Declan McCullagh, the Chief Political correspondent for CNET, reports that the NSA can force tech firms to comply with demands for real-time data on their users because the Foreign Intelligence Surveillance Act provides them with legal rights to install their own gear inside their data centers.
Those devices, the companies fear, could disrupt operations, introduce security vulnerabilities, or intercept more than is legally permitted.
"Nobody wants it on-premises," said a representative of a large Internet company who has negotiated surveillance requests with government officials. "Nobody wants a box in their network... [Companies often] find ways to give tools to minimize disclosures, to protect users, to keep the government off the premises, and to come to some reasonable compromise on the capabilities."
It's tough to fight such demands because there are several legal precedents, such as when Earthlink lost a legal battle to stop the FBI from installing its "Carnivore" surveillance system within its networks.

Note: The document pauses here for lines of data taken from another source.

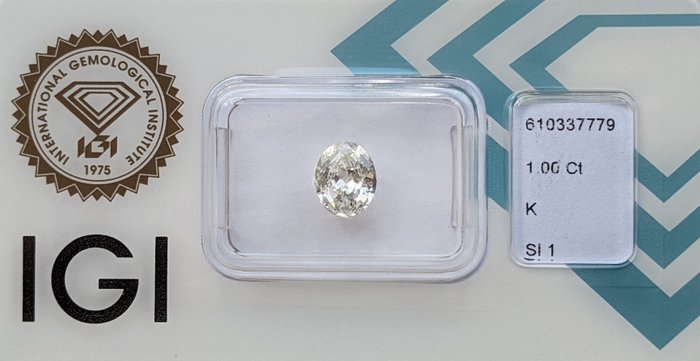 1 pcs Diamant  (Natur)  - 1.00 ct - Oval - K - SI1 - International Gemological Institute (IGI)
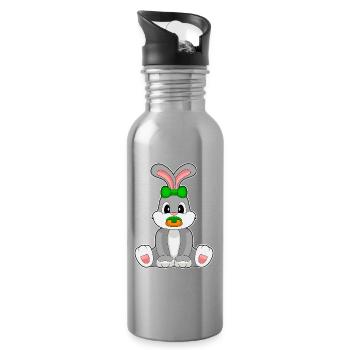 Sucette pour bébé lapin - Gourde avec paille intégrée - argent clair - Droite
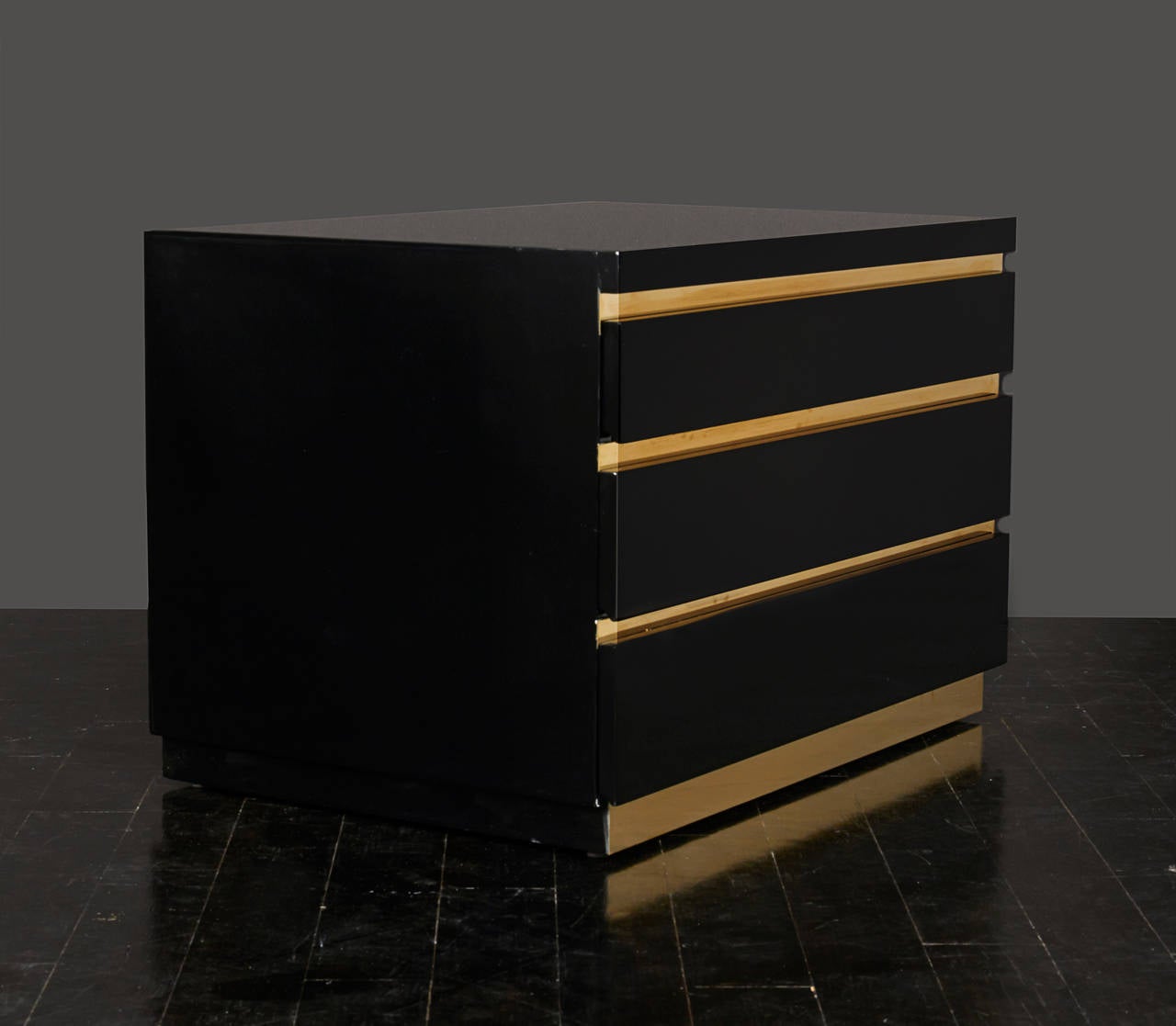 Black Lacquer Table Chests with Brass Accents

US tech giants have been surveilling their users for years. That's what they mean by "Big Data" and it feeds a huge industry where that data is sold and used in real-time. That's how ad networks know what ads to serve in the milliseconds it takes to load a page.
It's commonly known as "contextual advertising." But the "context" isn't what's on the page, the context is who is looking at that page.
I'm sure you've noticed those sticky ads, the ones that follow you around the Internet. For example, I was seeing adverts for Tai Chi DVDs and books on numerous web sites for weeks because I had visited a Tai Chi site and clicked around for a bit.
Advertising networks detect when and where you are online and your physical location. In the instant it takes to load a page they analyze all the data they have about you and serve up an appropriate ad. They log the event and update their personalized dossier with any additional information.
In that regard, spy agencies and advertisers are essentially the same. They are both interested in real-time data about a specific person. It doesn't matter that one is trying to sell you a watch, while the other one just wants to watch -- the process is the same.
Imagine if the NSA built an advertising network as a cover and bought access to the same real-time data that advertising networks use. It would be able to collect a lot of valuable data without needing to argue its case in secret courts.
It would have real-time login and other information, it could also drop a super-cookie or key-logger onto a target's computer.
It could even serve up contextual adverts: where to find hard-to-get combustible materials; or difficult to source equipment such as high-speed centrifuges. It would be perfect for sting operations.
But the government agencies should buy the data instead of demanding the right to take it. It's not that expensive and the data brokers will sort it and package it – saving them from having to filter and process the firehose of data from their own equipment installed on-site.